● **Records provided**

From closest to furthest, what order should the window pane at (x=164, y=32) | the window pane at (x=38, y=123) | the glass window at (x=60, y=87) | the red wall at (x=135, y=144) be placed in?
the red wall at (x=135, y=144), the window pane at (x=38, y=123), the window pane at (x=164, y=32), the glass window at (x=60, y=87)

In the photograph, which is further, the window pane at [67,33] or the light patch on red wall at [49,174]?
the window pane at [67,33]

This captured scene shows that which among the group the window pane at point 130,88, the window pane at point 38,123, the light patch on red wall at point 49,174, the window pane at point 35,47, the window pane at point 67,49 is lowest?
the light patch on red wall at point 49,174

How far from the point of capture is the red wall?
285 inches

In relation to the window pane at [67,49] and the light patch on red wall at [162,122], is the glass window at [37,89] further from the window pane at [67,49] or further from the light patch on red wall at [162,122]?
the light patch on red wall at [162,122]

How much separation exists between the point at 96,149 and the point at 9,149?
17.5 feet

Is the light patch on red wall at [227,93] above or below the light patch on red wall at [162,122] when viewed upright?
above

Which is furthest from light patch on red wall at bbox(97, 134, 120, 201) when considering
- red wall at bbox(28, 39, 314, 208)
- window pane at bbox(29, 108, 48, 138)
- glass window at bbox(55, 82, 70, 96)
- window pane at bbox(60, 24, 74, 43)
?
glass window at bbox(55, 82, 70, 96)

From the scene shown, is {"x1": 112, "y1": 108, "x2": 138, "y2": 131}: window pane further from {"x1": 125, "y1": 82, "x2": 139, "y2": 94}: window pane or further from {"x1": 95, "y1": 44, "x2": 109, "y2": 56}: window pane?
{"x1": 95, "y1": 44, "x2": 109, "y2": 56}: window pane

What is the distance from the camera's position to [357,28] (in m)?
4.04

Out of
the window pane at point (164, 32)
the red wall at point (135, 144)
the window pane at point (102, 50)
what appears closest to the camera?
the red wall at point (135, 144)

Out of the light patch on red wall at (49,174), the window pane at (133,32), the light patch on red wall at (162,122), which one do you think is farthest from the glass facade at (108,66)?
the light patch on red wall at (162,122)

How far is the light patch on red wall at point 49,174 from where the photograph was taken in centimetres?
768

● **The exercise**
Change "camera" to "viewer" in the entries, starting at the line that contains "How much separation" and continuing through the last line. Give back only those lines, with everything else left as it is.

● **Finished task**
How much separation exists between the point at 96,149 and the point at 9,149?
17.5 feet

Is the light patch on red wall at [227,93] above or below the light patch on red wall at [162,122] when viewed upright?
above

Which is furthest from light patch on red wall at bbox(97, 134, 120, 201) when considering
- red wall at bbox(28, 39, 314, 208)
- window pane at bbox(29, 108, 48, 138)
- glass window at bbox(55, 82, 70, 96)
- window pane at bbox(60, 24, 74, 43)
?
glass window at bbox(55, 82, 70, 96)

From the scene shown, is {"x1": 112, "y1": 108, "x2": 138, "y2": 131}: window pane further from {"x1": 125, "y1": 82, "x2": 139, "y2": 94}: window pane or further from {"x1": 95, "y1": 44, "x2": 109, "y2": 56}: window pane?
{"x1": 95, "y1": 44, "x2": 109, "y2": 56}: window pane

What is the distance from the viewer's position to [357,28] (in m)?
4.04

Out of
the window pane at point (164, 32)
the red wall at point (135, 144)
the window pane at point (102, 50)
what appears closest to the viewer?
the red wall at point (135, 144)

Out of the light patch on red wall at (49,174), the window pane at (133,32), the light patch on red wall at (162,122), which one do you think is farthest from the glass facade at (108,66)?
the light patch on red wall at (162,122)

How far is the light patch on red wall at point 49,174 from where the photograph was taken in centimetres?
768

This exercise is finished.